It was only when we moved here that we learned our quartier means 'little cold spot' in Occitan, the local dialect. Fraissinet. I had fondly imagined something to do with strawberries.
We have been here seven years now. I keep thinking it is too late to start a blog, all the funniest things have already happened. Then something else does. But it is true that over time you become immured to the most peculiar of habits of, well, even the french, and you forget that you ever thought them strange. You get used to doing everything twice. This is practically obligatory because it's impossible to have second guessed all the all the pieces of identification and counter identification required by the French bureaucracy when you go to - claim health insurance, register a car, sign your child into the local fencing club... whatever. And have you got your vaccination certificate on you? Thought not. Yet you never know when it might be required. You could end up with an extra dose of anti-tetanus or something grosser still.
Do you, in fact, have a vaccination certificate? Nor me. Not sure how either of us have lasted so long.
So our Chateau... not as grand as some but no longer as run down as it was when we bought it. All the cat poo stains have been painted over now and the formaldehyde bomb it was dosed with on our arrival seemed to do the trick with the fleas. A French country house with six acres tucked into a u-bend in the Cevennes hills, bordered by a river where beaver and coypu live, trashed annually by wild boar. Vestiges of grandeur remain like the seven plane trees and the elegant, slightly sad-looking casement windows which you can throw open of a morning and smile at the bright blue sky. The courtyard, once enclosed has a siege-like quality. Yes, we could throw up a huge wooden gate and barricade ourselves in, should we wish. It's an oddly reassuring thought.
So this is the south of France before it turns into serious mountains. We get hot, hot sunshine, cold, cold winters, and torrential storms in autumn. Le climat extreme.
Imagine a huge stone house baked golden in the summer, battered by gales, hidden from the sun for the two darkest months of the year, apart from its neighbours in the crook of the valley, a hill of pine and sweet chestnut rising behind it, well, this is where we live. Chateau Coldspot.
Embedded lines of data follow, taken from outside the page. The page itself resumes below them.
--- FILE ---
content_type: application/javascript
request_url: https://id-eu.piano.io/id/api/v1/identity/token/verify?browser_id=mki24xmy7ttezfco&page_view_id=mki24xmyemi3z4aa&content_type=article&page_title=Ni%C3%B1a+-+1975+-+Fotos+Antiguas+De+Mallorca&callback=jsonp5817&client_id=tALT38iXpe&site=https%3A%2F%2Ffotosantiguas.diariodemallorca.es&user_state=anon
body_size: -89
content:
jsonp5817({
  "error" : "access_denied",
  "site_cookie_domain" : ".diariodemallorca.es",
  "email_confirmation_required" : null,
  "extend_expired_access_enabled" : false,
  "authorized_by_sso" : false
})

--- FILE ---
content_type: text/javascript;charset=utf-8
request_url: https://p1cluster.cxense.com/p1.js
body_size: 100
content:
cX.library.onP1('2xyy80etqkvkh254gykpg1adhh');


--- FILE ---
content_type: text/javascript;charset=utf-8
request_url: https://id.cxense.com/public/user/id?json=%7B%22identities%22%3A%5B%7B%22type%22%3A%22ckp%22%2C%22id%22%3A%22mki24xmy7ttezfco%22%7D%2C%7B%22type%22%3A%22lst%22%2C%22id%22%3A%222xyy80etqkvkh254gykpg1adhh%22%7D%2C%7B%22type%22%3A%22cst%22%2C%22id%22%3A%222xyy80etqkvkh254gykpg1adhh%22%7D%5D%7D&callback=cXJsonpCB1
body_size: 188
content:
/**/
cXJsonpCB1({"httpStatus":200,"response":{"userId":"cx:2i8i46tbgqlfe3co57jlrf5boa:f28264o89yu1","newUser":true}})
Narnia, where the fronds of frost grow ever longer on the lavender drive as the sun disappears behind the mountain.
And then imagine not having any heating for the five years except things that burnt wood. Imagine the wood getting wet so it fizzled pathetically in the stoves. Imagine your bedroom never rising above eight degrees for weeks on end. Picture yourself leaping out of bed in the middle of the night to stick a bucket in the middle of the floor to catch the splosh, sploshes from the leaking roof. And repairing the window with a plastic bag and sellotape because there are too many other things to do to worry about missing glass. This is what we did, myself, le Comte and the two squarking princesses, Princess 1 and Princess 2. This is living the dream, how it really is.